Copyright law offers up a panoply of interesting questions, which often verge on the philosophical. One such question is: if one tries to make a copy of something, but the copy is defective and useless, has one made a copy at all? According to a recent decision of Master Hanebury, of the Court of Queen's Bench of Alberta, the answer could be yes.

The decision, in Geophysical Service Inc v Antrim Energy Inc, 2015 ABQB 482, involved a claim of copyright infringement of geophysical data that had been obtained from a regulatory board. The plaintiff, GSI, is in the business of producing and licensing seismic data. The defendant, Antrim, had previously investigated the possibility of licensing data from GSI, but ultimately did not do so, apparently because of cost concerns.

Subsequently, Antrim requested and received access to certain information, including seismic data, held by the Canada Newfoundland and Labrador Offshore Petroleum Board (CNLOP). In particular, it received paper photocopies of two lines of seismic data produced by GSI which were blurry and, according to Antrim, unusable. Antrim's evidence was that these documents were placed in a filing cabinet and promptly forgotten about.

Antrim applied for summary dismissal of the claim, on several grounds, none of which were ultimately successful. The argument of interest for this note is that the copy Antrim obtained from the CNLOP was unreadable and useless to it.

Master Hanebury ruled that this did not amount to grounds to summarily dismiss GSI's claim.

There are two important caveats to note. First, there has been no finding of copyright infringement in this case. The decision to reject the application for summary dismissal merely means that the matter could go to trial (although the parties could always reach a settlement instead). Second, copyright infringement is a highly fact-driven analysis. So this decision does not mean that an unusable copy will always infringe copyright, or even that it does in this particular case. But the analysis is interesting, nonetheless.

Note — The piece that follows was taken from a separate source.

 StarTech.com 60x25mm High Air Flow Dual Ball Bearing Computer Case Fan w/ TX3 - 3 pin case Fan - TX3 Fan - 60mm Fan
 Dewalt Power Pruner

To infringe copyright, a copy must reproduce "any substantial part" of a protected work. Precisely what that means is one of the central preoccupations of copyright law. The test is both quantitative and qualitative. "As a general proposition, a substantial part of a work is a part of the work that represents a substantial portion of the author's skill and judgment expressed therein."1

There was no dispute that Antrim intended to have a copy made (although it apparently did not specifically know the works originated from GSI). Master Hanebury considered that the blurry copy which it received was, in fact, a copy. It arguably reproduced a substantial part of the original work because, quantitatively, it represented the entire work, and qualitatively, it was intended to avoid the time and expense of negotiating a license for the work. The fact that no adverse effect actually resulted from Antrim's use of the copy was a relevant factor to be considered, but not determinative. Accordingly, Master Hanebury could not conclude that there was a high enough likelihood of Antrim's argument prevailing to justify a summary dismissal.

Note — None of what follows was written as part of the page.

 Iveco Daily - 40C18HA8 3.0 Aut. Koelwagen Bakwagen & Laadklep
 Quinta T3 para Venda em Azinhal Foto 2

Master Hanebury's reference to Antrim's subjective intention in assessing infringement is doctrinally interesting. Copyright infringement is generally considered to be a matter of strict liability: if one makes an infringing copy in fact, it is irrelevant whether one intended to do so or not. Conversely, if one does not in fact make an infringing copy, merely intending to do so is not, by itself, actionable. Does this leave room to consider subjective intention when assessing the extent to which a putative copy is a substantial reproduction of an original work? It seems analytically out-of-place.

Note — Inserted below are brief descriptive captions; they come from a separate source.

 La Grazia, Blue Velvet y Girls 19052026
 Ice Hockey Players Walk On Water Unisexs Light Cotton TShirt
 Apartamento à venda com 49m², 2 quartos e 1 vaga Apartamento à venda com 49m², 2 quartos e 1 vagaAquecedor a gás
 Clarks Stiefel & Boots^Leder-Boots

However, the same result might have been reached had Master Hanebury instead applied the approach endorsed by the Supreme Court of Canada in the Robinson case. If a comparison of the blurry copy to the original revealed identifiable elements of the original in the blurry copy which, together, amounted to a substantial part of the original, the copy could reasonably be said (ignoring other possible defences) to infringe copyright in the original.

Footnotes

1. Cinar Corporation v. Robinson, [2013] 3 SCR 1168, 2013 SCC 73, at para. 26.